Protecting Midbrain Neurons to Delay or Treat Parkinson’s
Stanley Fahn Junior Faculty Award
Lindsay Mitchell De Biase, PhD, from the University of California, Los Angeles, received a Parkinson’s Foundation Stanley Fahn Junior Faculty Award to gain a better understanding of the role of central nervous system immune cells called microglia in Parkinson’s disease (PD). Ultimately, this work could lead to therapies that delay or treat Parkinson’s.
Microglial cells can shape neuron function and health and remove debris from surrounding tissue. They regulate the signaling connections between neurons (called synapses). They also regulate central nervous system inflammation. Previous research suggests structures within the cell called mitochondria may be able to regulate the function of midbrain microglia and their responses to aging.
“Many gene mutations that increase the risk for Parkinson’s are mutations in genes related to mitochondrial function,” said Dr. De Biase. “We think that some of these mutations are increasing disease risk, not only by affecting energy production within neurons but by pushing microglial into a damaging, inflammatory state.”
Dr. De Biase’s goal is to determine if manipulating the function of microglia can protect midbrain dopamine (DA) neurons, which regulate movement and play an important role in the progression of PD. Currently, there is no way to protect these brain cells.
“Microglia are dynamic, malleable cells and could represent therapeutic targets that are highly distinct from many that have been explored thus far,” said Dr. De Biase.
Microglia are different in the midbrain compared with other brain regions, Dr. De Biase discovered. During aging, they multiply. They release inflammatory factors earlier than microglia in other brain regions. This creates early “pockets” of inflammation that are likely to interfere with synapse function and neuron health.
These findings suggest that the unique traits of midbrain microglia are key to making DA neurons more vulnerable to Parkinson’s. Discovering what makes these microglia more responsive to aging and disease holds great promise for harnessing these cells to protect DA neurons.

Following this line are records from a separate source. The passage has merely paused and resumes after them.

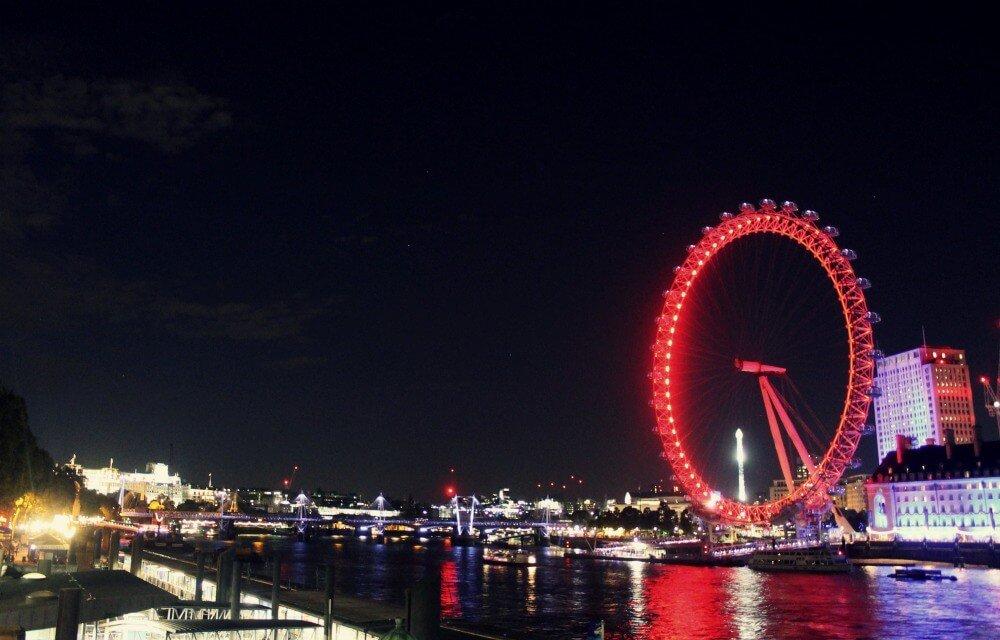 La noria de Londres iluminada de noche
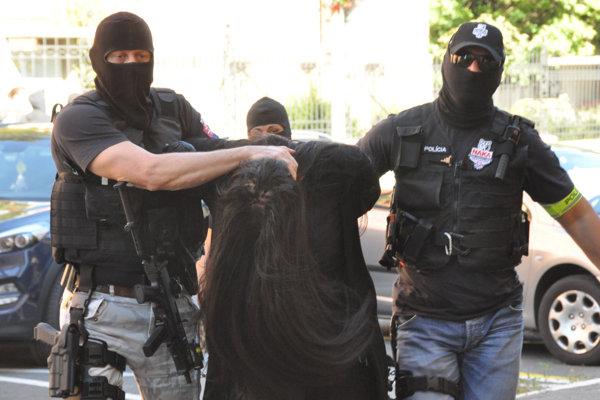 Obvinená Alena Zs. (uprostred) počas príchodu na Špecializovaný trestný súd v Banskej Bystrici.
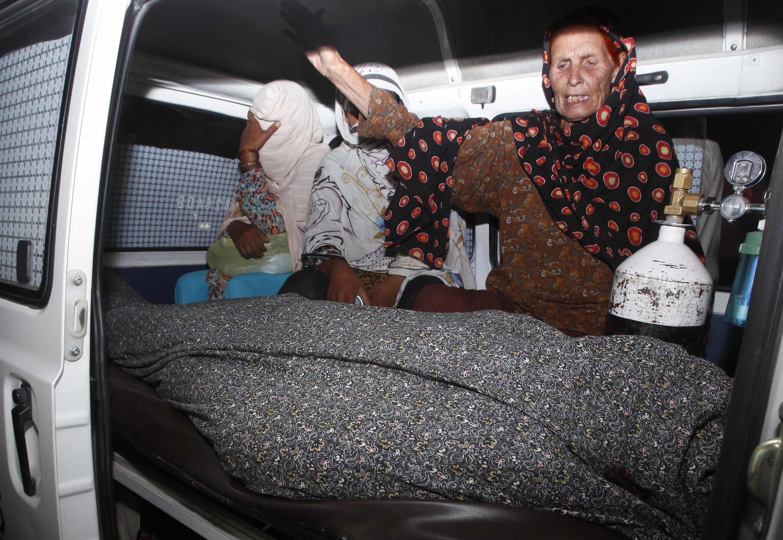 Одна из родственниц оплакивает тело забитой камнями Фарзаны Парвин, 27 мая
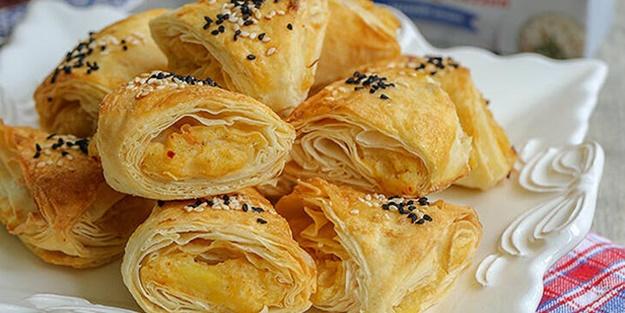 Patatesli üçgen börek nasıl yapılır? Patatesli üçgen börek tarifi ve malzemeleri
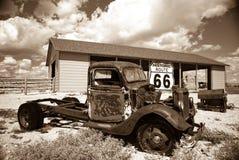 Alter LKW auf altem Weg 66 Stockbilder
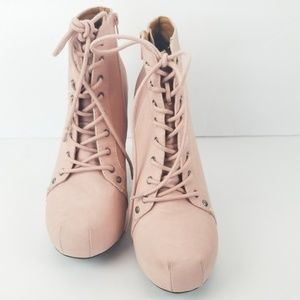 Qupid Shoes - Qupid booties Sz 9 pale pink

Using new technology, Dr. De Biase will seek to better understand the role of microglial mitochondria in a mouse model of Parkinson’s disease. The intervention strategy she develops could be used in people who are at high risk for developing the disease, to delay or prevent disease onset. In people with PD, it could be used to create a more neuroprotective environment, preserve remaining dopamine neurons, and hopefully, delay disease progression.
Dr. De Biase has taken inspiration in her work from her father, a retired physician, who at times expressed frustration about the limits to what treatments he could offer and was envious of researchers who work to advance scientific knowledge.
“I have always hoped that my research efforts can benefit human health,” Dr. De Biase said. “We clearly need both clinicians and researchers. Even if I can’t meet with patients directly in a consultation room, I am hoping that our research can go on to help numerous people out there who each have their unique stories and struggles with the disease.”
Of the Parkinson’s Foundation grant, Dr. De Biase said, “This award has been absolutely instrumental in giving us the support to pursue these studies. I am a relative newcomer to the field of Parkinson’s research. This award will help us secure additional funding to continue pushing forward in this research direction. Interacting with other researchers and individuals living with PD through the Foundation is also enormously beneficial to our efforts.”